Gemeinsam ist all ihren Filmen Leidenschaft und Humor, subtiler Einsatz von Musik und die Infragestellung von Klischees. Die 67-jährige hat in ihrer Laufbahn nur acht abendfüllende Spielfilme gedreht; darin interessiert sie sich vor allem um Geschlechterrollen in privaten Beziehungen sowie bestimmte künstlerische und intellektuelle Milieus. Da passt ihr jüngster Film „The Party“ also vorzüglich ins Bild: als böse, intelligente und ziemlich witzige Sozialstudie.

 

Blick in den Pistolenlauf

 

Dass etwas nicht stimmt, daraus macht Potter in ihrer satirischen farce von Anfang an keinen Hehl. Gleich in der ersten Einstellung öffnet eine recht derangiert aussehende Frau mittleren Alters die Haustür; wer auch immer da gerade die Klingel gedrückt hat – er blickt direkt in die Mündung einer Pistole. Wie es dazu kommen konnte, erzählt der in kontrastreichem Schwarzweiß gedrehte Film als Rückblende in einer Art Kammerspiel-Salonkomödie: mit wenigen Schauplätzen in und rund um das Einfamilienhaus sowie einer überschaubaren Zahl von Figuren.

Offizieller Filmtrailer


Die Feier beginnt

 

Die Frau mit der Pistole ist Janet (Kristin Scott Thomas); sie wurde gerade zur Gesundheitsministerin im Schattenkabinett der Oppositionspartei ernannt. Jahre harter Arbeit scheinen sich nun bezahlt zu machen; bald kann sie wirklich etwas bewegen. Das muss gefeiert werden! Sie gibt eine kleine party für einige Freunde, die nach und nach eintrudeln.

 

Den Anfang macht die sarkastische April (Patricia Clarkson) mit ihrem esoterisch angehauchten deutschen Mann Gottfried (Bruno Ganz).
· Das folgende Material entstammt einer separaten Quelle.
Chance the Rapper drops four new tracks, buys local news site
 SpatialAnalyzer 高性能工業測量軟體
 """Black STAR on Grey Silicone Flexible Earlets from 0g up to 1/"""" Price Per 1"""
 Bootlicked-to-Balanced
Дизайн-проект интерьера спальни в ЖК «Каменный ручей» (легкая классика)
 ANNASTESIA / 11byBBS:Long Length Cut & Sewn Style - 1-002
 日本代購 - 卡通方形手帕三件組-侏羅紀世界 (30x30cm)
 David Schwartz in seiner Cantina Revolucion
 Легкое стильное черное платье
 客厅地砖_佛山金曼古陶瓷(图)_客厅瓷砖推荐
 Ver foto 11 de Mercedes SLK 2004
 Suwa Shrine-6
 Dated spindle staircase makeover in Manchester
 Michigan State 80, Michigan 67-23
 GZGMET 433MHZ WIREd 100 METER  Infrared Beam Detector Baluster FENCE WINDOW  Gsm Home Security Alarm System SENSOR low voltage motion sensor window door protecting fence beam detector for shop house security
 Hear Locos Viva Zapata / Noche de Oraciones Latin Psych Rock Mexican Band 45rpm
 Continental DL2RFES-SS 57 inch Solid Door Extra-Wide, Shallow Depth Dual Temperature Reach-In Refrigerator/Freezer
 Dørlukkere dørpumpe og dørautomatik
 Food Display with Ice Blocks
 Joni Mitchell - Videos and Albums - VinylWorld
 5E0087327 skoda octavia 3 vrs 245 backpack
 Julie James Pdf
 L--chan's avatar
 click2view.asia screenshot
Gefolgt von Martha, einer lesbischen Professorin für gender studies; ihre Partnerin Jinny ist Spitzenköchin und erwartet nach einer Hormonbehandlung nun Drillinge. Dazu kommt investment banker Tom, der Gatte von Janets engster Mitarbeiterin Marianne; sie will später noch vorbeischauen.

 

Programm-Musik + Koks im Bad

 

Gar nicht in Feierlaune ist Janets schweigsamer Ehemann Bill (Timothy Spall). Er scheint deprimiert und schon einigermaßen betrunken vom guten Rotwein; als erstes legt er eine progammatische blues-Platte auf. „I’m a man“ tönt es da aus den Lautsprechern – und die Vermutung liegt nahe, dass dieser Umstand in seinem Leben bislang nicht so richtig gewürdigt wurde.

 

Ebenso wenig gut gelaunt kommt der hektische Tom daher, den eine Handkamera alsbald ins Bad begleitet. Dort zieht er sich schnell noch eine Linie Koks durch die Nase und spielt mit eben jener Pistole, die später in Janets Hände geraten wird.

 

Kartenhaus bricht zusammen

 

Hintergrund

 

Lesen Sie hier eine Rezension des Films "Ginger & Rosa" – Coming-of-Age-Drama über Bohemien-Jugend in London 1962 von Sally Potter

 

und hier eine Besprechung des Films "The Riot Club" – Sozialstudie über einen snobistischen Studenten-Club in Oxford von Lone Scherfig

 

und hier einen Beitrag über den Film "Cairo Time" – exotischer Ferienflirt in Ägypten von Ruba Nadda mit Patricia Clarkson

 

und hier einen Bericht über den Film "Mr. Turner - Meister des Lichts" – brillantes Biopic mit Timothy Spall als britischem Proto-Impressionisten William Turner von Mike Leigh.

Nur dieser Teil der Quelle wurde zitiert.